A manifestação do ministro Schietti esclareceu que a tese não engessa a análise do tribunal de apelação, quando o recurso é apenas da defesa. Os desembargadores podem identificar que um vetor negativo valorado na sentença, por exemplo, como conduta social negativa seja corrigido no acórdão para constar como mau antecedente.

Na apelação, o tribunal também pode qualificar a motivação dada para a valoração negativa — ou seja, pode acrescentar argumentos novos.

O voto trouxe um exemplo: se a defesa recorre contra o aumento da pena pela culpabilidade do réu, o tribunal só pode analisar tudo que diga a respeito a essa vetorial da dosimetria da pena.

Isso significa que ele pode manter a culpabilidade ou alterar seu enquadramento. Porém, se decidir excluir esse vetor negativo, não pode aumentar o peso dado a outros vetores para compensar a dosimetria e manter a pena inalterada.

Redução proporcional

Da mesma forma, explicou o ministro Rogerio Schietti, não se busca evitar que o juiz dê peso maior a determinadas circunstâncias negativas em relação a outras.

Nesse cenário, a redução proporcional da pena no caso de exclusão de um desses vetores negativos significa que ela deve ser feita na mesma medida em que foi aumentada pelo juiz na sentença.

Como exemplo, o ministro citou a situação hipotética de uma pessoa condenada por roubo à pena mínima de 4 anos de reclusão, aumentada em 1 ano pela culpabilidade e 6 meses pelas consequências do crime.

Se o tribunal, ao analisar o recurso exclusivo da defesa, afastar a circunstância negativa da culpabilidade, a pena deve ser reduzida em 1 ano, pois foi esse o peso dado pelo juiz na sentença.

“Trata-se de decorrência do efeito devolutivo da apelação, em suas dimensões vertical — de profundidade — e horizontal — de extensão”, explicou o ministro Schietti.

“A profundidade do efeito devolutivo do recurso está dentro dos limites da matéria impugnada. O tribunal de apelação pode analisar tudo que for pertinente à solução da questão, mas apenas dentro dos limites horizontais do que foi impugnado no pedido recursal.”

Dificuldades práticas

Ficaram vencidos os ministros Messod Azulay e Joel Ilan Paciornik.

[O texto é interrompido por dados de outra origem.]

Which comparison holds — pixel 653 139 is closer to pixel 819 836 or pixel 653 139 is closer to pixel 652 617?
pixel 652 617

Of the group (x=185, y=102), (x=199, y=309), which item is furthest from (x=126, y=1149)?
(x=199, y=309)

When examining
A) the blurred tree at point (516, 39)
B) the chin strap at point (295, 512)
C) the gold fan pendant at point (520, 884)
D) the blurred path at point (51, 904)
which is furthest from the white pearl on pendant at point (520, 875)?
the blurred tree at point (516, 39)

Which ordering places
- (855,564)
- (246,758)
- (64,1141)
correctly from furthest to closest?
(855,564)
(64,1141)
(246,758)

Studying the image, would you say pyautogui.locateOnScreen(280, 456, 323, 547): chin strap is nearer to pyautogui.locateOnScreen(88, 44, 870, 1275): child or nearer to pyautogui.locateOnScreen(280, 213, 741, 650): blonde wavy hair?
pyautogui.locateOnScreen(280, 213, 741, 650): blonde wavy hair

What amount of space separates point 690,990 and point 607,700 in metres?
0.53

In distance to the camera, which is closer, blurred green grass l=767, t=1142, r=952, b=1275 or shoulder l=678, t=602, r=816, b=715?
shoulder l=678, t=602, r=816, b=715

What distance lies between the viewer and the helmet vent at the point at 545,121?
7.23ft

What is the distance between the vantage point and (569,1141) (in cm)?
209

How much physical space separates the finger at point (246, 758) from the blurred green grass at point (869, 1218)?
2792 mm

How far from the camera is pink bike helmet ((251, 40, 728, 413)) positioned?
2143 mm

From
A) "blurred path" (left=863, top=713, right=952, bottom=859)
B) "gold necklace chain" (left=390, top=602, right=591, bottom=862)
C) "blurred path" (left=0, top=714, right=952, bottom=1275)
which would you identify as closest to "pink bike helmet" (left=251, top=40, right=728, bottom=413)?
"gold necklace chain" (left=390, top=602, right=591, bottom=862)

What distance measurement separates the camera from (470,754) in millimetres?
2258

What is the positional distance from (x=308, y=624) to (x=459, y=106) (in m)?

Para eles, não caberia a fixação de tese sobre o tema, para resumir uma regra matemática de proporcionalidade para cada vetor negativo, pois é viável e comum que exista a preponderância de vetores.

“A tese, caso mal interpretada, pode levar tribunais ao equivoco de afastar possibilidade de reclassificação de circunstância judicial em vetor diverso do que apontado pelo juiz de primeiro grau”, destacou o ministro Messod.

Em voto-vista, o ministro Joel destacou que há situações em que o juiz, ao prolatar a sentença, não esclarece o valor dado a cada circunstância judicial negativa considerada, o que dificultaria a análise na apelação.

“Identifico que tribunais podem encontrar dificuldades práticas na aplicação da tese proposta”, alertou, ao aderir à divergência.